Le Cameroun est appelé à changer. Personnellement, je ne souhaite pas que cela se fasse dans la violence et la brutalité. Des exemples autour de nous prouvent, à profusion, que ce n’est pas dans, la violence qu’on peut changer les choses. Le citoyen Camerounais peut-il changer les choses ? Certainement pas. La seule et unique personne qui peut changer le Cameroun, dans les cinq années à venir, c’est Paul Biya lui-même. C’est sa décision personnelle. C’est son rôle et son devoir. Il n’y a que lui. Je veux dire que, s’il faut procéder au changement dans la douceur, comme nous l’avions mentionné plus haut, il n’y a que lui. Après 32 ans au pouvoir, Paul Biya n’a plus rien à prouver au Cameroun. Il n’a plus à se battre pour son poste, pour l’histoire : il est déjà entré dans histoire.

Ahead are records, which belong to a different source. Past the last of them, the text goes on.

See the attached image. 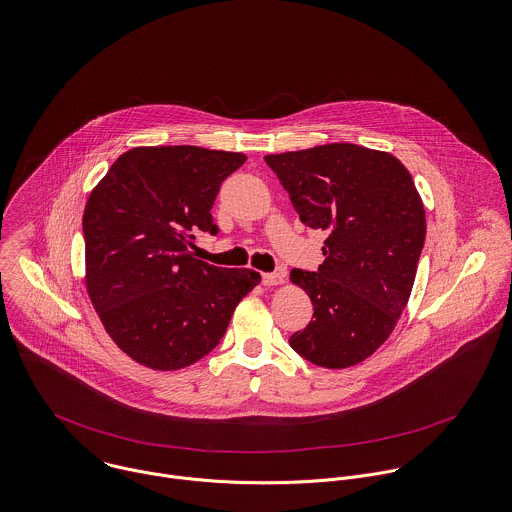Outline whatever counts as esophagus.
<instances>
[{
	"label": "esophagus",
	"mask_w": 512,
	"mask_h": 512,
	"mask_svg": "<svg viewBox=\"0 0 512 512\" xmlns=\"http://www.w3.org/2000/svg\"><path fill=\"white\" fill-rule=\"evenodd\" d=\"M285 283V273H265L263 275V285L265 287H279Z\"/></svg>",
	"instance_id": "1"
}]
</instances>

Ce qu’il faut, désormais, c’est faire en sorte que le Cameroun reste dans la paix au point qu’on n’aura pas à s’étriper tel que cela s’est produit en Côte d’Ivoire. Ce que nous oublions souvent, c’est que l’Afrique a subi beaucoup de dégâts. Nous avons subi l’esclavage, la colonisation abjecte. Après la colonisation, ce n’est un secret pour personne, c’est Jacques Foccard qui nommait les chefs d’Etat africains à coté de De Gaule. Et après la colonisation, il y eu ça qu’on appelle vulgairement ici les chefs de terre (sous-préfet, préfets des gouverneurs). Puis des commandements opérationnels. Au final, l’Africain a appris à avoir peur, à respecter sa peur. Le colon nous a fait peur, le négrier nous a fait peur ; les gouvernements africains font peur aux Africains. Tout Camerounais qui veut s’engager à fond, dans une position contraire au pouvoir en place, court des risques. Le fonctionnaire court des risques de voir sa carrière s’interrompre, l’homme d’affaires court le risque de ne plus avoir de marché et de voir ses factures être bloquées aux Finances. Même vous, les journalistes, vous courez des risques. Pour faire fonctionner une entreprise, il faut des capitaux mais où les trouver ? Évidemment chez ceux qui ont de l’argent. Qui a de l’argent dans ce pays ? Ce sont les pouvoirs publics. Ce que je voudrais dire, c’est que la peur installée par les négriers, qui a été maintenue par les colons et s’est réinstallée avec le nouveau gouvernement, n’est pas partie. Les Camerounais ont peur. Les Africains ont peur. Voilà pourquoi je pense que le sursaut ne viendra pas d’eux.